I'm seeing some clueless mistakes, and lack of basic skill in pt care. That includes things like how to clean a pt and roll and change bedding. Basics about IV med administration, dose calculations, prioritizing, and realities of inpatient care. They have no idea how the rest of the hospital functions.
On top of that, some of them seem to harbor elitist attitudes, as if they are already big hotshots. Yet, they themselves seem to lack the above mentioned skills.
Thoughts?
Any new grad who knows nothing about my specialty area and comes into the ICU "demanding respect right out of the gate" is deluded. You are on probation and you can easily be terminated and replaced during your probationary period. You can not function independently and you do not have a right to be there just because you have demonstrated the minimum requirements to practice by passing NCLEX.You do not have "the right to be there" at all. Not until you can demonstrate that you are competent to practice independently. Get over yourself. You don't even count as staff during a preceptorship. Your future colleagues will be the judge of whether or not you have the potential to practice safely and independently within our departments.

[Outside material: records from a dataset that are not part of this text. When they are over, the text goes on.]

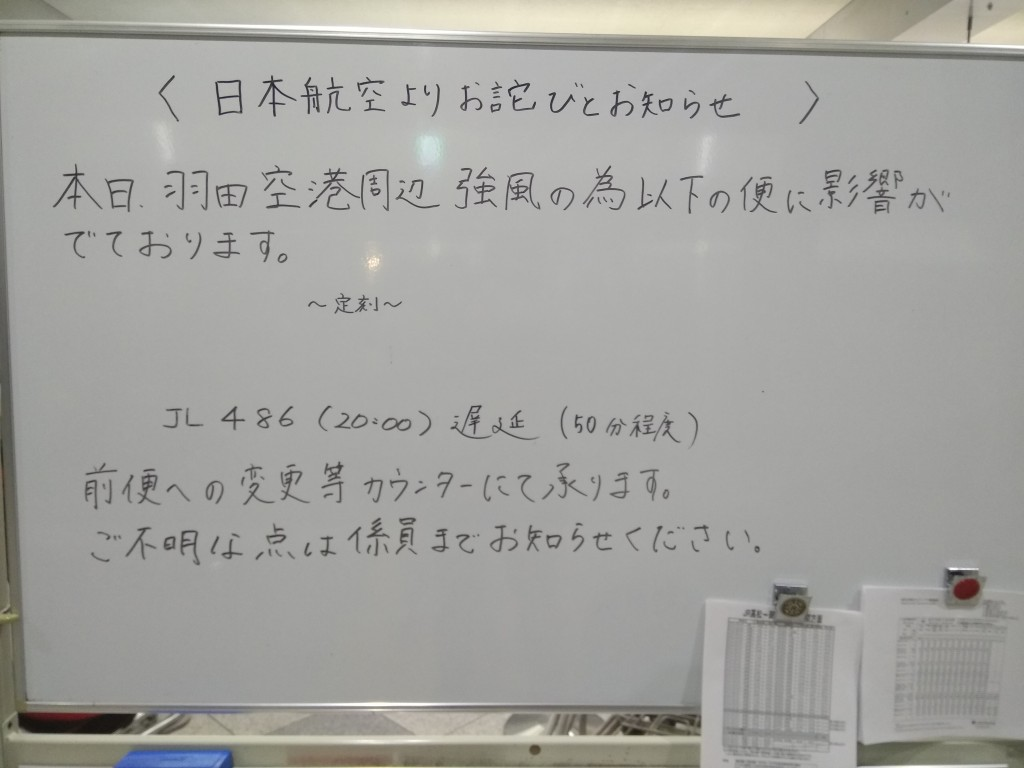 IMG_20170220_185044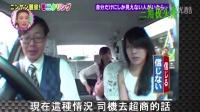 出租车上有个仅你可见的可爱女鬼,你的反应是什么?欢乐的喜剧人恶作剧恶搞乘客太搞笑了,情书dota你怎么看?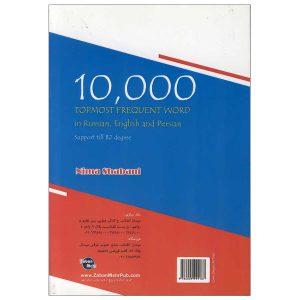 ده-هزار-لغت-پشت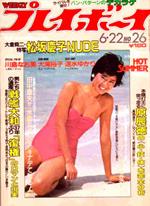 pb1982-26.jpg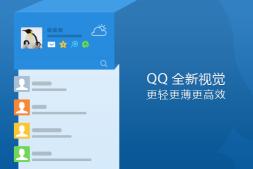 腾讯QQ5.5 正式版11447去广告绿色版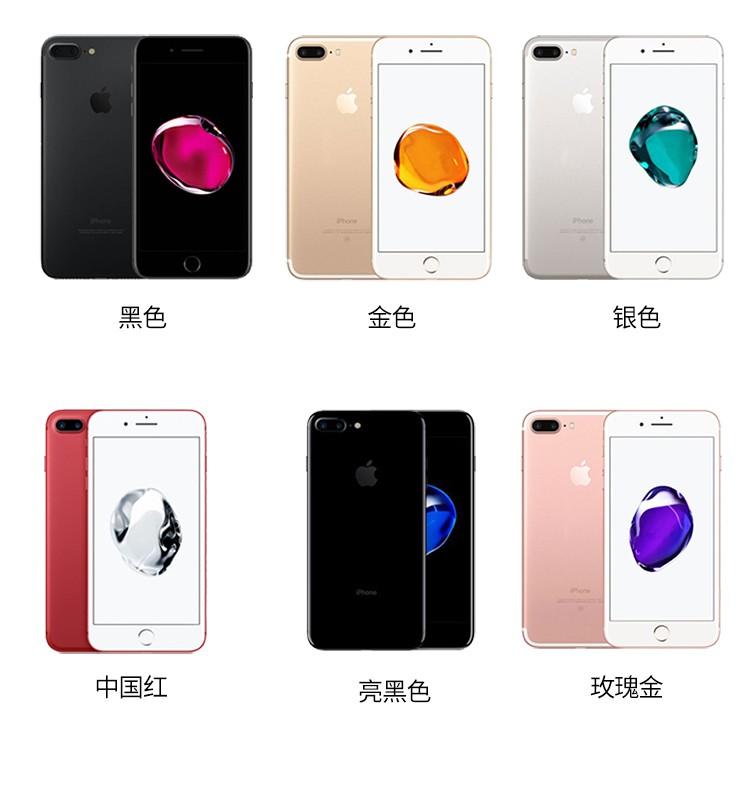 iPhone 7plus 金/黑/粉/ 蘋果95新機到期無需歸還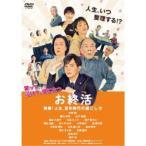 お終活 熟春!人生、百年時代の過ごし方 【DVD】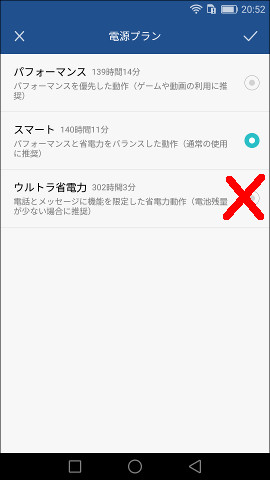 アプリのプッシュ通知4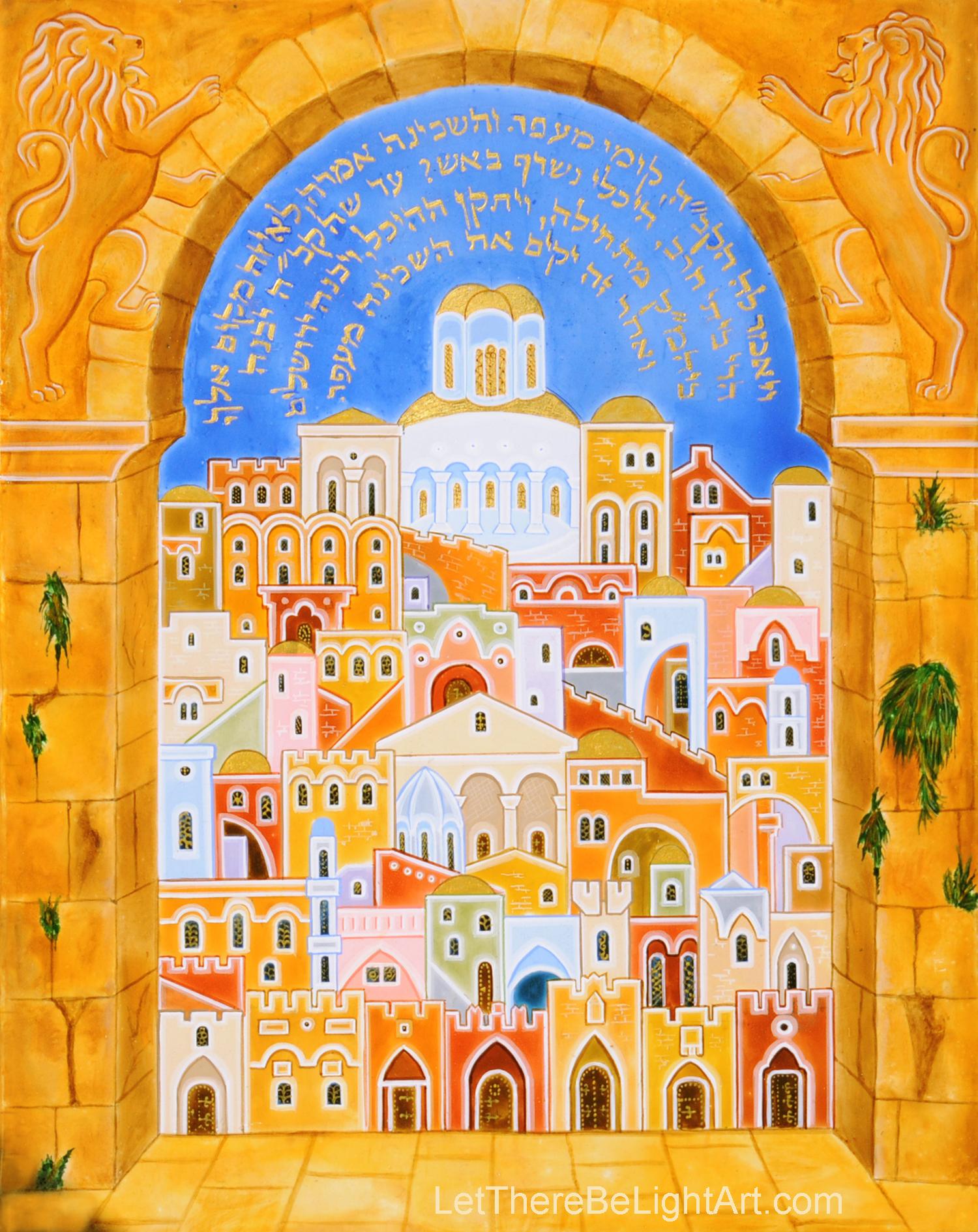 Jerusalem of the Heart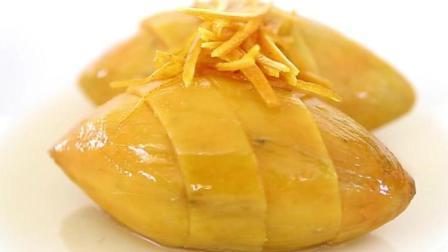 天羽美食 橙香秘汁红薯
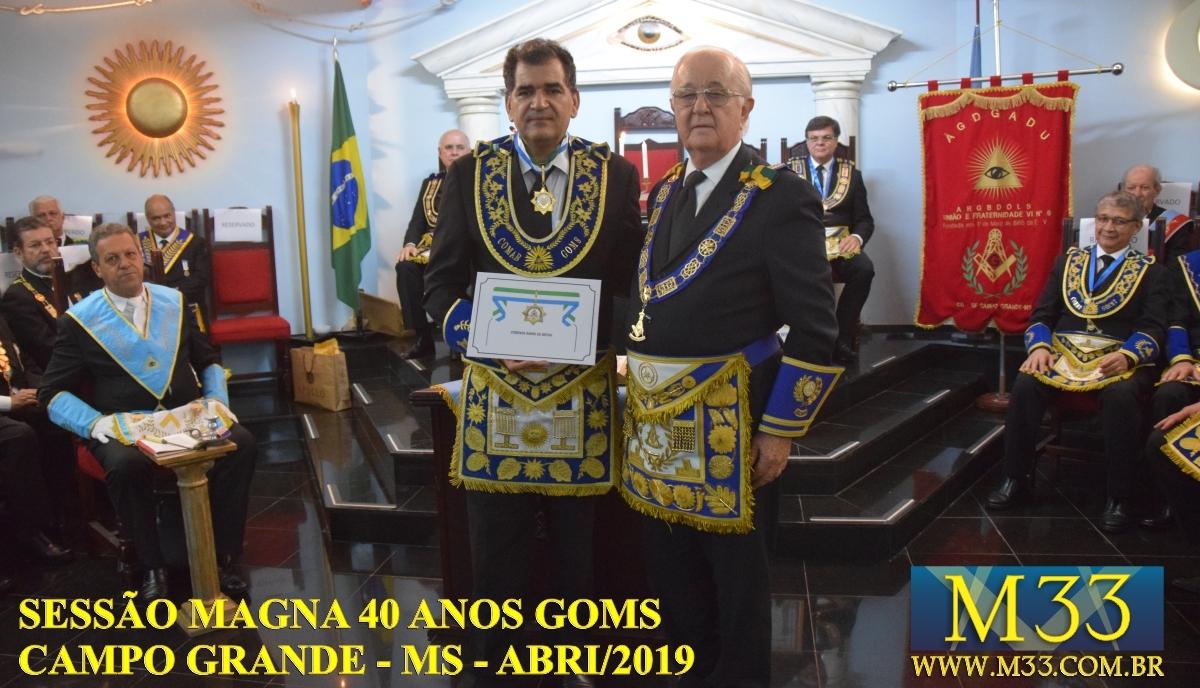 Sessão Magna 40 Anos do Grande Oriente de Mato Grosso do Sul - GOMS - abril/2019 - Campo Grande/MS - Parte 4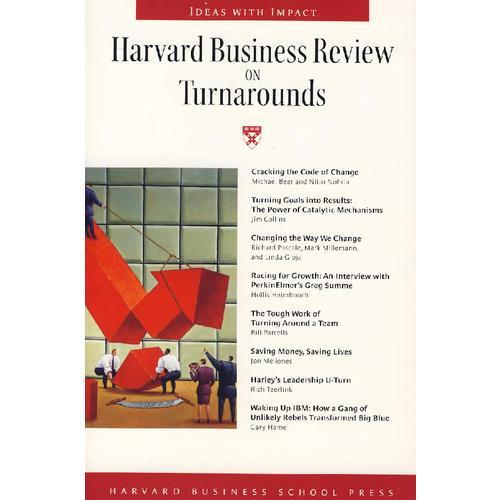 突破(哈佛商业评论系列)  HBR: ON TURNAROUNDS                  HAR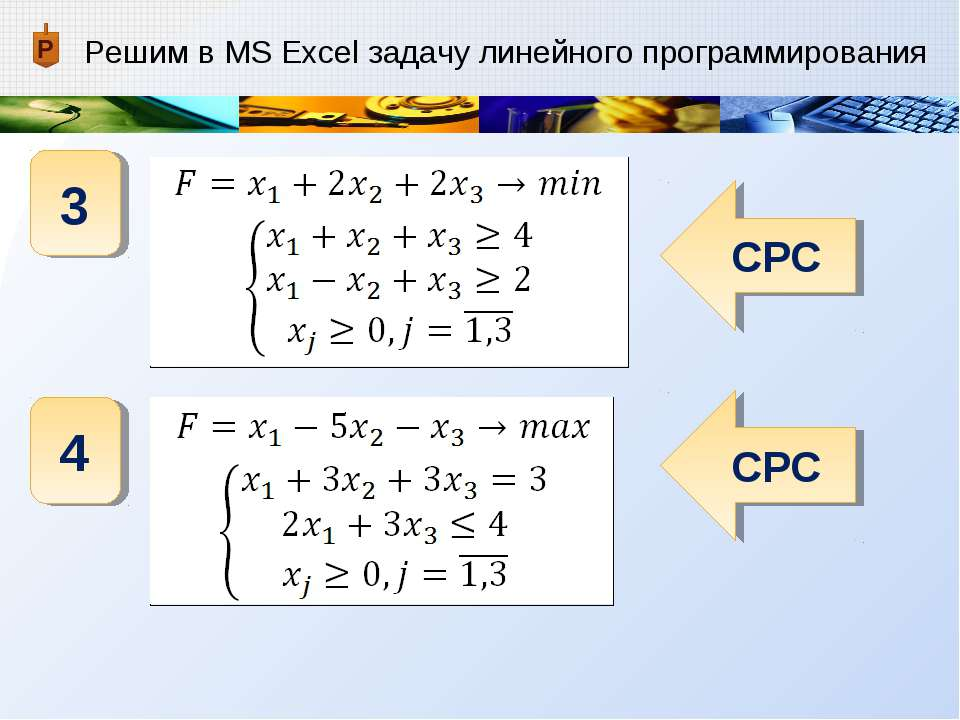 Решим в MS Excel задачу линейного программирования 3 4 СРС СРС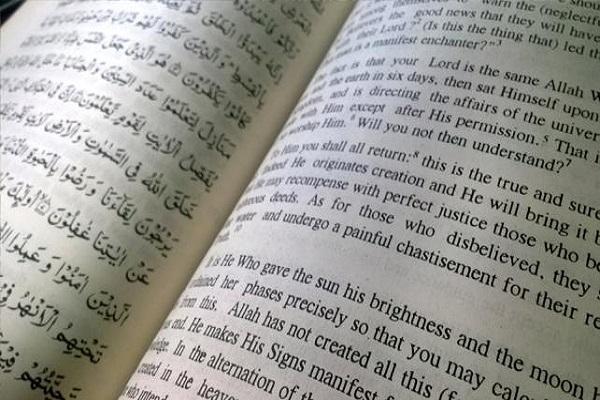 سومین همایش ترجمههای قرآنی در هند برگزار میشود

If you have been offered an opportunity to be taught by CCRNs and CENs with 20 years of experience you have been given a gift. We will invest all of our energies in helping you succeed. I have taught dozens of nurses how to function and think like a Critical Care nurse. It is no easy task to teach the massive amount of information that a new graduate needs to function safely and independently both as a nurse and a critical care nurse in six months. Just know that I expect the same investment of time and energy on your part. I will not waste my efforts on a new grad who doesn't think that his or her mistakes are serious. Respect your preceptor. His or her opinion carries a lot of weight.
We hire for personality and train for skill. If you are lacking in both you we don't want you on our team and you will be terminated during or at the end of your probation. That I'm the big dog, or call it an elitist attitude or cockiness will be your downfall.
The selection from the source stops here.